La respuesta gubernamental por excelencia es la del espectáculo, disponiendo de una militarización de las calles y avenidas principales de nuestras ciudades, en determinadas horas, que no distingue - como dice una persona amiga - entre el tiro policial y el militar. Todos sabemos que el asunto no estriba en colocar a un integrante de la Guardia Nacional en cada unidad de transporte público, como se le ocurrió a Chávez Frías por instantes cuando hubo mayor presión de los choferes citadinos, haciéndonos pensar que mayor, impactante y masiva inversión se encuentra en los servicios de inteligencia y contra-inteligencia política, mas no en aquellos que permitan seguir y desarticular al hamponato común que cubre de miedo, paraliza, intimida, socava y degrada a una población siempre próxima a la protesta decidida y constante de un gobierno que violenta de nuevo el derecho humano y constitucional a la vida.

Necedad criminal es la de pretender la materia como parte de una agenda mediática golpista, cuando en cada hogar venezolano padecemos el terror de un sádico dispositivo de control social que tiene por soporte un discurso de poder que parte de una consigna de exaltación a la muerte, arma una alharaca por el tenebroso sabotaje de Luis Posada Carriles y celebra el de Abdelbaset Alí Mohamed Al Megrahi al estrechar silencioso las manos del dictador libio, sorprende las pacíficas marchas opositoras con los disparos y las lacrimógenas que se suponen propias de los arsenales del Estado, tolera y aplaude las actividades de los llamados colectivos, ha infernalizado más las cárceles venezolanas a las que mete de cabeza a la disidencia política, trata como un vulgar “descuido” el problema de la salud y crea un ministerio de la banca cuando ha quebrado al Industrial de Venezuela y el resto del sistema es inauditable, empeña sus fiscalizaciones tributarias y olvida las sanitarias, gasta los dólares en el exterior que falta a los hospitales, etc.

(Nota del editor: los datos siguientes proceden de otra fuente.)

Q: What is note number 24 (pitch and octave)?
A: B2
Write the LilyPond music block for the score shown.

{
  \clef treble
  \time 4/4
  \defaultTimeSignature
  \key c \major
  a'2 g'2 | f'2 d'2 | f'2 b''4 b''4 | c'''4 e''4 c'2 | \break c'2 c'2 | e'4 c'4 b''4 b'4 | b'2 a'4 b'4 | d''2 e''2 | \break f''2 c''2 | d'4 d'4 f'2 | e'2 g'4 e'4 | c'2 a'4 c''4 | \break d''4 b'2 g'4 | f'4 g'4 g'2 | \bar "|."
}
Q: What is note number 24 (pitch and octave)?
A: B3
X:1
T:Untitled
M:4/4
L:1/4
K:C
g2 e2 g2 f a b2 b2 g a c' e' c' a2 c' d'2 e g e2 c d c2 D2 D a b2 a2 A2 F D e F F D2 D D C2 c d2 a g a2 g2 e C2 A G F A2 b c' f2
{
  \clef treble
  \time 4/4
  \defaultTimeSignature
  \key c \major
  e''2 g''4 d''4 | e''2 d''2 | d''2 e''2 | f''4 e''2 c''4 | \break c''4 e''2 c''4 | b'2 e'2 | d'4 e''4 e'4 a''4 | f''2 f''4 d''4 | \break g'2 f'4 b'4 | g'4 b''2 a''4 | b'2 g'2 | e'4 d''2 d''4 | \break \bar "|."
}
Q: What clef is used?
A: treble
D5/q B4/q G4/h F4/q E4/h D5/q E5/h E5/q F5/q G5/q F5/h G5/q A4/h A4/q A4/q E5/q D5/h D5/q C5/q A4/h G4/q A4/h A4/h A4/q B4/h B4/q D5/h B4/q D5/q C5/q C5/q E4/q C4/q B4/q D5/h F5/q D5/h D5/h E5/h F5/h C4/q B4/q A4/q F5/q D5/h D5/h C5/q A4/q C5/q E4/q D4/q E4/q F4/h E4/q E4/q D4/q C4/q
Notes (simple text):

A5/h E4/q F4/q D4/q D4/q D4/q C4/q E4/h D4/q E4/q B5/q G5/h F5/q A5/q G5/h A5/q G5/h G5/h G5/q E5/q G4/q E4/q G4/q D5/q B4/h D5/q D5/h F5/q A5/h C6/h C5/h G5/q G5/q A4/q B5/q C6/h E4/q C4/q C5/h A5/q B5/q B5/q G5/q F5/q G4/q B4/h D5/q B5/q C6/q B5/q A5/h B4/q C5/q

Y todo, absolutamente todo, tiene por mejor domicilio el discurso presidencial de una espeluznante violencia que - en última instancia - banaliza la muerte.

Un cinismo sin fronteras, lo caracteriza. Y así lo comprobamos en una de las entidades más difíciles del país, porque Táchira ilustra muy bien la radical sincronización de la delincuencia ordinaria y de la política, agotando sus mejores esfuerzo un gobernador que no sólo heredó cinco maltratadas patrullas para todo el Estado, sino que le quitaron y la quitan los recursos indispensables para salvarle la vida a la población.

Precisamente, frente a la banalidad humillante se impone la literal salvación de un pueblo sometido a los intereses, caprichos e ineptitudes de un gobierno que, al militarizar las calles y avenidas, en horario de oficina, se empeña por completar su vasta campaña de intimidación. Y no debemos ceder, así de sencillo.